問題が起きた時用の弁護士費用などを考えていくと、これでもギリギリのラインらしいのだ。
それに、「宝石や眼鏡なんかの商売も仕入れ原価は10%ぐらいよ」 と、胸を張って言っていたよなぁ。
まあ、それもそうか。 そうでなければ、店にあんなに並べられないよな。
……まぁ、どの商売も大変なんだな~。
そして、馬車に揺られて王都の繁華街へ向かい、服屋とキャットカンパニーを回り。 この日は、……日が暮れた。
やはり女性と服屋に行くのは大変なのである。

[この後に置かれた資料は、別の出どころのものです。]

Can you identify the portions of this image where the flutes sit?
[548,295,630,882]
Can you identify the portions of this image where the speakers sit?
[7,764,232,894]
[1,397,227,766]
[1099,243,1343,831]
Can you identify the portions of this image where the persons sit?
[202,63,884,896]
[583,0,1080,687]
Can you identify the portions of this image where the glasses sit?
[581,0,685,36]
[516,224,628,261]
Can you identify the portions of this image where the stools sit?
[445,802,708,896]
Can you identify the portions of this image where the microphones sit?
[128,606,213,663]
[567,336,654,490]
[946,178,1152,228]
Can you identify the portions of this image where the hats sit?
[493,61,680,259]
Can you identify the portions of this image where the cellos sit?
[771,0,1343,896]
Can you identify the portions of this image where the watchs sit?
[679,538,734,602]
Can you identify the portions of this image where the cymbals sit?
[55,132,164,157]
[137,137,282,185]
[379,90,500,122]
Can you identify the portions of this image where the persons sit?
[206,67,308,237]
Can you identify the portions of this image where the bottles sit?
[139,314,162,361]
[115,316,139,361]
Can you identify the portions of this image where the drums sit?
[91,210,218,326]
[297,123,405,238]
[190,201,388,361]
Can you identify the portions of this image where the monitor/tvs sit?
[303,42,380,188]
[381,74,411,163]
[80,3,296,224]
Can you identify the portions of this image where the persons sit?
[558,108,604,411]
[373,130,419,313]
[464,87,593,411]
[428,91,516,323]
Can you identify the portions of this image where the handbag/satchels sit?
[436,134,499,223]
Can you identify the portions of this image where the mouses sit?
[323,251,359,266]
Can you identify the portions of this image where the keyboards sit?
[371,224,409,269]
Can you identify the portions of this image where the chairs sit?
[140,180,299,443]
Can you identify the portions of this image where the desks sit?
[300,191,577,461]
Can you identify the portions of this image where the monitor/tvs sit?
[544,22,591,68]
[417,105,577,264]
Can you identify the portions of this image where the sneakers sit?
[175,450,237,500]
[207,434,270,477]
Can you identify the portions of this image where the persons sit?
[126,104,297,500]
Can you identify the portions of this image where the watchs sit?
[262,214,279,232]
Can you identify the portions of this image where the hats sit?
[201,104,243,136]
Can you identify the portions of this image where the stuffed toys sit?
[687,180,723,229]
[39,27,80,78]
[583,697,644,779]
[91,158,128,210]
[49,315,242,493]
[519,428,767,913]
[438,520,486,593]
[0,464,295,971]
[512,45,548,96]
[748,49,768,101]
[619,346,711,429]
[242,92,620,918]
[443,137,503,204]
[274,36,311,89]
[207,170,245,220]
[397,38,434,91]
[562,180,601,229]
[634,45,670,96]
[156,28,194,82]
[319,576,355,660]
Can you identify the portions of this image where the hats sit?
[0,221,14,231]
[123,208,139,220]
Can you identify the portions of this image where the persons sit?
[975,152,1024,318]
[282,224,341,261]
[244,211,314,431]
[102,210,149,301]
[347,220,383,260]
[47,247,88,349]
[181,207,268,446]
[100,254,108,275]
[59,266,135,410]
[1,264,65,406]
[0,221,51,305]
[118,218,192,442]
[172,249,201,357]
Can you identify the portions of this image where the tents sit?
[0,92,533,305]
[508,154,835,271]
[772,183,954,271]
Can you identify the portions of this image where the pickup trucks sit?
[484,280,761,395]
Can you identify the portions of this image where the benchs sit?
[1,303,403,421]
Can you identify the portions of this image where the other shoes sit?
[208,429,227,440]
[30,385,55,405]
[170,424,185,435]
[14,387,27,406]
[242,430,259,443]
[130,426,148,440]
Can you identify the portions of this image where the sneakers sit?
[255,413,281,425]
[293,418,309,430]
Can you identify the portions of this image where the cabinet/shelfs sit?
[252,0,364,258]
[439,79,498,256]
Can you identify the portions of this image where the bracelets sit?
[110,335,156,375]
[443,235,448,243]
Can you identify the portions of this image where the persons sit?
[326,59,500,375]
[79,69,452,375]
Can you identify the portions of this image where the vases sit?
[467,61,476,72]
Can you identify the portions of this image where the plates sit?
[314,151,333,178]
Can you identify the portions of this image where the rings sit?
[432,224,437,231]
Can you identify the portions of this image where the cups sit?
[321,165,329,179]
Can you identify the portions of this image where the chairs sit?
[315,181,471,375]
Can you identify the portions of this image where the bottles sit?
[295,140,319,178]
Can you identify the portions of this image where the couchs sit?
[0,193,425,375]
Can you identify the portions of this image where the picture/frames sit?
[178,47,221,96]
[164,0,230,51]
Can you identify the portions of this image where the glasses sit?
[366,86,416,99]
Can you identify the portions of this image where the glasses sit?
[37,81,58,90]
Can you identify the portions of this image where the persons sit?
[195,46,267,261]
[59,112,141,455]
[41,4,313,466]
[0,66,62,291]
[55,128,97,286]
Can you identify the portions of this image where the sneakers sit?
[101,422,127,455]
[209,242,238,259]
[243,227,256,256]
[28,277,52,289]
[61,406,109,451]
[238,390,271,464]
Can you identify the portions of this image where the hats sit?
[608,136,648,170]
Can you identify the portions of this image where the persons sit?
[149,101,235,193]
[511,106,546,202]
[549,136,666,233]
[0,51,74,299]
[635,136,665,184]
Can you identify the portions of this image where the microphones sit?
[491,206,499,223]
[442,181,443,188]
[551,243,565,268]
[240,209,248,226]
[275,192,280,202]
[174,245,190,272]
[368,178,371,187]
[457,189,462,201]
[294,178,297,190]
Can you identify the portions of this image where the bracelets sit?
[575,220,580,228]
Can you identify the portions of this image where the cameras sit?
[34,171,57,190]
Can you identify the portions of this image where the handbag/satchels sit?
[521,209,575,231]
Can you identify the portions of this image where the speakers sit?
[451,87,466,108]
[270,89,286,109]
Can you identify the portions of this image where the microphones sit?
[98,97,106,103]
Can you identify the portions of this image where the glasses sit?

やれやれ。 大急ぎで仕立ててもらい、出来上がりは2日後の予定だ。
そして、慶子しゃんもニッコニコですなー。 良かった。良かった。
次の日。仕事を終えて昼食を取っていると、
「温泉施設にマリアベル様一行が見えられています」 と連絡が入った。
まあ、初日に ”転送ボックス” にて、手紙を送っておいたからな。今日は休みだから昼から会いに来たのだろう。
今日はメアリーも朝からここでゴロゴロしており、今は俺の寝室のベッドで丸くなっている。もちろん、この屋敷にはメアリーの部屋も有るのだが、
「ゲンパパの匂いに包まれて居心地が良い」 なのだそうな。
あれか……。 大好きな毛布をこよなく愛する的な。
やっぱり犬人族なのかな。可愛いから良いけど。
俺は昼食を済まし、メアリーを起こし、従魔を呼び、みんなを集める。
そして、俺達は温泉施設に転移した。
熊人族の従業員に声をかけると、マリアベルは休憩室にいるらしい。
みんなを引き連れそちらに回ってみた。
「あら。やっと来たのね。 そして、ようこそクルーガー王国へ」
楓と久実さんの前で、両指先でスカートをつまみ ”カーテシー” をとっている。
うん。 王女がやると、様になるよな~。 ここクルーガー王国に置いてカーテシーの歴史は浅く、およそ ”10年” である。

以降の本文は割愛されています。